Notably, we now can easily represent \(F, B\) with function approximators (their inputs are now all finite-dimensional objects). The paper shows some conditions on when such a factorization exists (and provides error bounds in the case where the factorization is only approximate). But the important lesson here, at least to me, is that FB innovates by compressing the space of reward functions in a clever way.

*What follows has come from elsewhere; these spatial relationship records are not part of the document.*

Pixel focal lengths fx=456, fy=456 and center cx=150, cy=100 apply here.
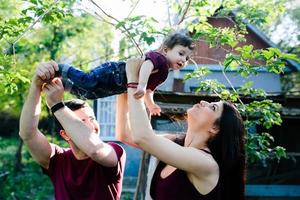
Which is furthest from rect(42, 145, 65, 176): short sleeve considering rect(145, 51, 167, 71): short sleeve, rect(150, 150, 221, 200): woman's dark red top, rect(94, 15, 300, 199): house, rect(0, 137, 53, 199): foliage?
rect(0, 137, 53, 199): foliage

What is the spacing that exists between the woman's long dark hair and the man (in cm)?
48

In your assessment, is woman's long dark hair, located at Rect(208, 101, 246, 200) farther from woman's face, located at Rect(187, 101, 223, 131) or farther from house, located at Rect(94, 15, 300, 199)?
house, located at Rect(94, 15, 300, 199)

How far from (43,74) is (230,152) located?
0.94 meters

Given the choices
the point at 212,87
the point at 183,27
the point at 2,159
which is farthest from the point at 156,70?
the point at 2,159

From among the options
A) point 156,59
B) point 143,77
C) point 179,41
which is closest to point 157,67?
point 156,59

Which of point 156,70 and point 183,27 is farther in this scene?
point 183,27

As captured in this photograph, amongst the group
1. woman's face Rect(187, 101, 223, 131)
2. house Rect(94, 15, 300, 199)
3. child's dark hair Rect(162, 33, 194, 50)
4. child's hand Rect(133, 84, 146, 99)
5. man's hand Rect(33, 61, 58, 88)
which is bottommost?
house Rect(94, 15, 300, 199)

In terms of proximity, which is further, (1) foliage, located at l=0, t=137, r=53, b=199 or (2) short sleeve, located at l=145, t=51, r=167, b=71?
(1) foliage, located at l=0, t=137, r=53, b=199

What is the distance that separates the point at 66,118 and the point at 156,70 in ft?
1.73

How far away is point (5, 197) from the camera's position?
35.6ft

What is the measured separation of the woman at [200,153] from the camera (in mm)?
2014

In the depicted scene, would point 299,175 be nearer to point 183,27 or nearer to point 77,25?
point 183,27

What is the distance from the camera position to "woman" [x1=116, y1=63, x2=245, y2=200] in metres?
2.01

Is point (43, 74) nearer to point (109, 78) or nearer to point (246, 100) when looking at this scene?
point (109, 78)
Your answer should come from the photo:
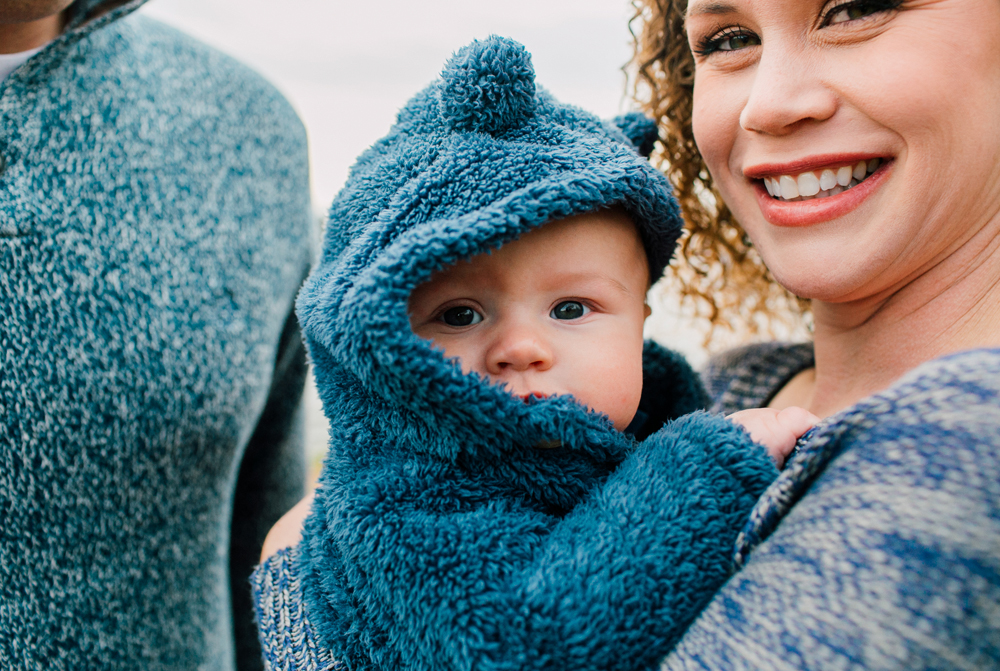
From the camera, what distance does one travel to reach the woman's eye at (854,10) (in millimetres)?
939

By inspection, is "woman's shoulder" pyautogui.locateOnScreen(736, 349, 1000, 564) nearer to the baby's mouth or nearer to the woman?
the woman

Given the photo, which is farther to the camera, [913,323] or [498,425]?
[913,323]

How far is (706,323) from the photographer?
2125 millimetres

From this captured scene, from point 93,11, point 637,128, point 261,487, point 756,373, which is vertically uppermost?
point 93,11

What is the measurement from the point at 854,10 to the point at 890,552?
80 cm

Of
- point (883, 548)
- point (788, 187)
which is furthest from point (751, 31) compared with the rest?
point (883, 548)

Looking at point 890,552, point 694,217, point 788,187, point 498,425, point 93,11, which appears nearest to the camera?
point 890,552

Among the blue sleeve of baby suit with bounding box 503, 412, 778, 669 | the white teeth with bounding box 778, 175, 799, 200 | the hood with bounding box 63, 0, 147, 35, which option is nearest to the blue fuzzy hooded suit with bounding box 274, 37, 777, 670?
the blue sleeve of baby suit with bounding box 503, 412, 778, 669

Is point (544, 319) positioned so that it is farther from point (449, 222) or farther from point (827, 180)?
point (827, 180)

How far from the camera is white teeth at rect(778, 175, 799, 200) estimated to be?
106 cm

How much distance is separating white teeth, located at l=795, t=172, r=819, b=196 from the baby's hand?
1.27 ft

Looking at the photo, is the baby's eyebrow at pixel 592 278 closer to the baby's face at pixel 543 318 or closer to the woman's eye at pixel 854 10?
the baby's face at pixel 543 318

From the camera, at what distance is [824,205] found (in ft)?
3.32

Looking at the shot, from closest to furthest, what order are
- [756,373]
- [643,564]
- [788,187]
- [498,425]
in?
[643,564], [498,425], [788,187], [756,373]
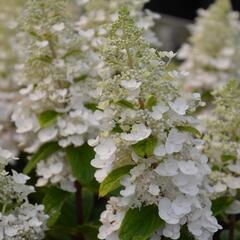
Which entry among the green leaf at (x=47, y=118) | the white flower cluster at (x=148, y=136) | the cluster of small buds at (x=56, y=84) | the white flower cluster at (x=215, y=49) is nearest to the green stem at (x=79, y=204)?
the cluster of small buds at (x=56, y=84)

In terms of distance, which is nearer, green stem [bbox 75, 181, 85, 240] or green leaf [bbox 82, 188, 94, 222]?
green stem [bbox 75, 181, 85, 240]

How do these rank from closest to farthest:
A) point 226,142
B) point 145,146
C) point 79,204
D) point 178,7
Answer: point 145,146
point 226,142
point 79,204
point 178,7

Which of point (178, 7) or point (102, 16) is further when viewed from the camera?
point (178, 7)

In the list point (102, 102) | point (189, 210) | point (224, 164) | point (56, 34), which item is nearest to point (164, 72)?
point (102, 102)

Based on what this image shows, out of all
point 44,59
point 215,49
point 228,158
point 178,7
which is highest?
point 44,59

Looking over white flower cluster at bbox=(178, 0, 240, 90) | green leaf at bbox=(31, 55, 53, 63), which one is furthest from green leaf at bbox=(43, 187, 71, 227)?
white flower cluster at bbox=(178, 0, 240, 90)

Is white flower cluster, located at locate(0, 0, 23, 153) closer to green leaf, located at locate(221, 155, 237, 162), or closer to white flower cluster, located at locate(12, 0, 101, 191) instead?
white flower cluster, located at locate(12, 0, 101, 191)

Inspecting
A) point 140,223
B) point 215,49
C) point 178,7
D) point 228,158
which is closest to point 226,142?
point 228,158

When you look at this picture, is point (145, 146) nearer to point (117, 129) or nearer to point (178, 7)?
point (117, 129)
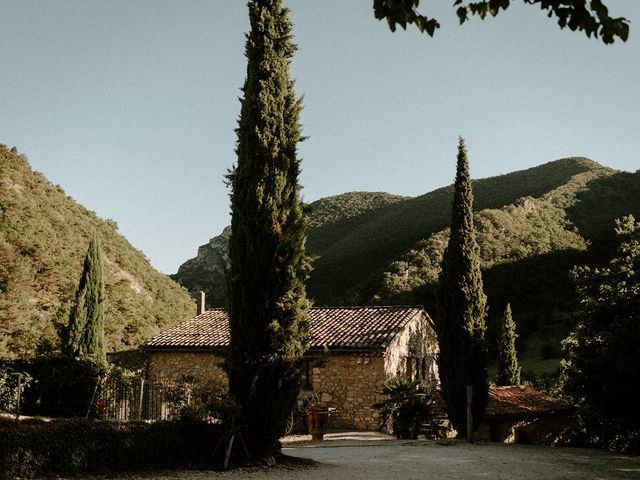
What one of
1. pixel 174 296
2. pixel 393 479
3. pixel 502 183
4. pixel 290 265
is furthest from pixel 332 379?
pixel 502 183

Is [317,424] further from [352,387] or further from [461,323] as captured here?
[461,323]

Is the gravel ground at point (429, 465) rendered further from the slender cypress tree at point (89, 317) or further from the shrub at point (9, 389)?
the slender cypress tree at point (89, 317)

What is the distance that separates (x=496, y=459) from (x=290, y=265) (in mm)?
6223

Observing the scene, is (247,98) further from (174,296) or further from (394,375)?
(174,296)

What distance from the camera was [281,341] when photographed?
36.0 feet

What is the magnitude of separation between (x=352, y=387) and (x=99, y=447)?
12715mm

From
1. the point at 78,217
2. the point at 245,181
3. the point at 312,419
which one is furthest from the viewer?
the point at 78,217

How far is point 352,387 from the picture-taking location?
66.7 ft

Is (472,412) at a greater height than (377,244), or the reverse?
(377,244)

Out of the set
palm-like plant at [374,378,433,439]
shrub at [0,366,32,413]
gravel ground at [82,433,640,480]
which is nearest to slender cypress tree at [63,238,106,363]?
shrub at [0,366,32,413]

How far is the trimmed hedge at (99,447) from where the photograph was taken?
7.87 metres

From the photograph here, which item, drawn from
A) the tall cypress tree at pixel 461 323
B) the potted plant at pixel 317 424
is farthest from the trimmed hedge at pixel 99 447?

Now, given a learned FB representation and an arbitrary reward function \(r\):

Infer the task embedding \(z = \int_{\mathcal{X}} r(x')B(\mathrm{d}x')\). While this is still an intractable integral, we can approximate it by sampling. Or when \(r\) is the indicator for a given state \(x^\star\) (like in goal-conditioned RL), \(z = B(\mathrm{d}x')\).
Exectute the policy \(\pi_z(x)\in\arg\max_aF^z(x, a)^\top z\).
Profit.

The Successor Measure

The successor measure (SM) is a term that I believe was coined by Leonard Blier, Corentin Tallec, and Yann Olivier in an excellent manuscript from 2021, which generalizes the successor representation to measurable state spaces. For an MDP with transition kernel \(P\) and a policy \(\pi\), the successor measures is a measure on the state space conditioned on a source state and action, defined as

\begin{align*} M^\pi(\cdot\mid x, a) = \sum_{t\geq 0}\gamma^t\Pr_\pi(X_t\in\cdot\mid X_0 = x,\ A_0 = a) \end{align*}

where \(\Pr_\pi\) is the probability measure over trajectories where \(A_t\sim\pi(\cdot X_t)\) and \(X_{t+1}\sim \int P(\cdot\mid x, a)\pi(\mathrm{d}a\mid x)\). Notably, it is readily verified that \(M^\pi(\mathcal{X}\mid x, a) = (1-\gamma)^{-1}\), so \(M^\pi\) is a finite measure for any source state-action pair. As such, it acts as a linear operator on the space of bounded measurable functions in the usual way,

\begin{align*} (M^\pi f)(x, a) = \int_{\mathcal{X}}f(x')M^\pi(\mathrm{d}x'\mid x, a). \end{align*}

But most notably, this linear operation has a most meaningful interpretation in RL. Famously, it maps reward functions to action-value functions,

\begin{align*} M^\pi r = Q^\pi \end{align*}

for any bounded and measurable reward function \(r\), so the successor measure can be used as a device to infer the action-value function for just about any reward function.